BBC Radio 4 Extra, 27 June - 3 July 2013
The Festival of Britain in 1951
marked a watershed in the country's history. Designed as a celebration of British technological achievements, it was
simultaneously perceived by many as an expression of a new-found spirit after six long years of post-war drabness. Amongst
its many highlights were the Skylon and the fun-fair with many rides imported from the United States.
David Kynaston's magisterial
book, read by Dominic West, recalled the spirit of that time through the writings of the famous and the not-so-famous.
The spirit of deference still existed: many people still metaphorically touched their collective forelocks in the presence
of royalty and/or politicians such as Winston Churchill. At the same time individuals were less likely to submit to
the dictates of authority - whether political, social, or mediatic. When King George VI passed away in February 1952,
at least two diarists complained about the BBC's decision to suspend normal programming in favour of extended coverage of
the funeral.

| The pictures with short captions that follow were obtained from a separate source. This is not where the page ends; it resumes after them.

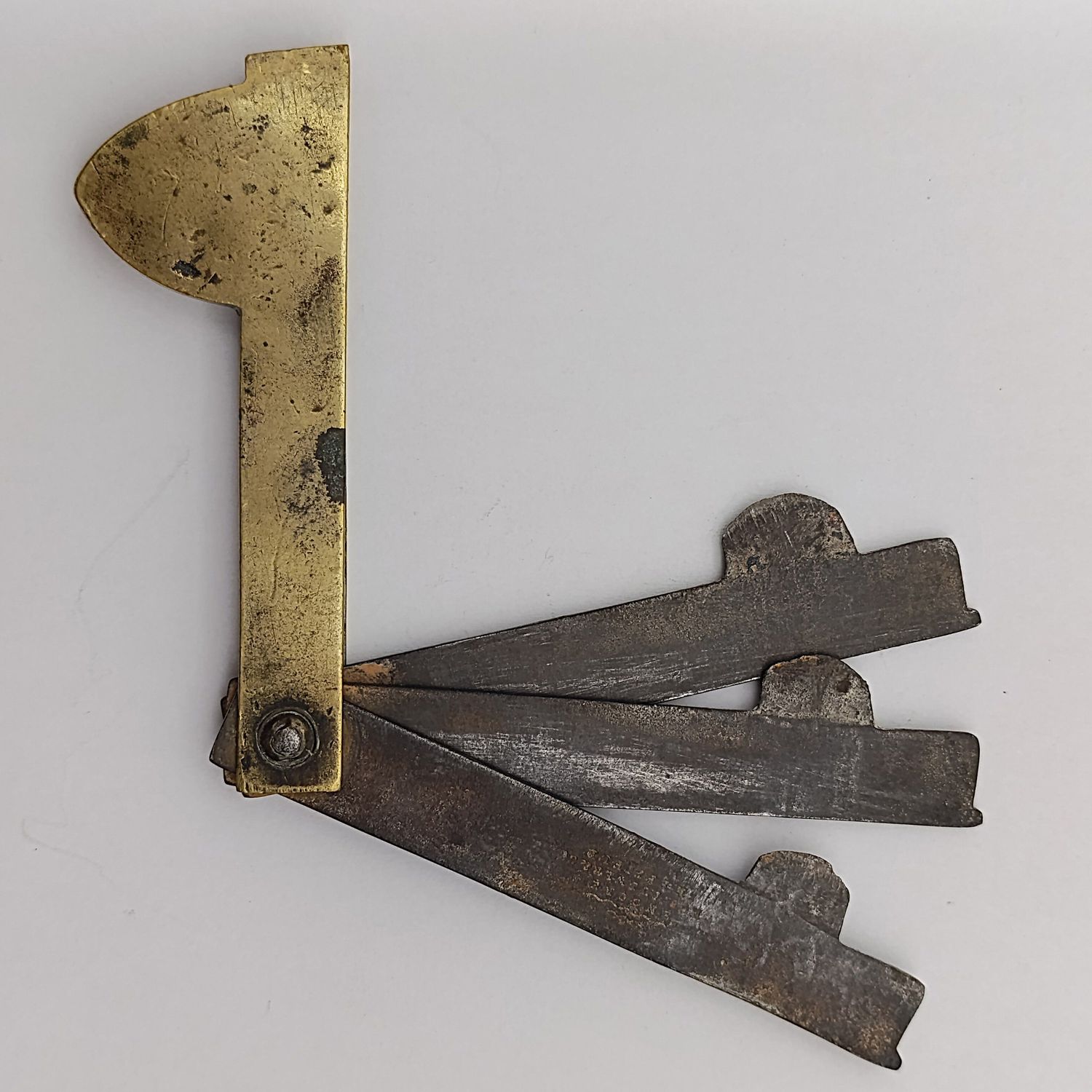 Antique veterinary Fleam ( bloodletting knife ) Late 18th/ Early 19th century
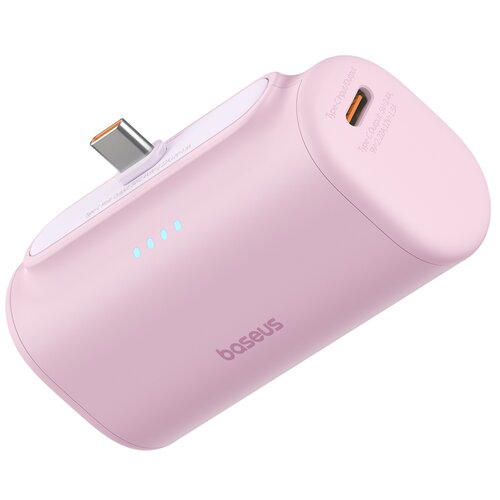 Powerbank BASEUS Compact 5000mAh 20W Różowy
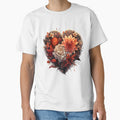 Hearts for Valentine's Day,  hearts,  heart for a boy,  heart with flowers by PRYMULLART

Surely it would have been more democratic, argued one diarist, to have continued broadcasting popular hits
like ITMA, so as to prove how the British people could meet both triumph and adversity with an equal amount of sang-froid.
Moving seamlessly between the
domestic and the political, the celebrational and the mundane, Family Britain is a remarkably colourful history of
what was in truth quite a drab period, when rationing still blighted people's lives.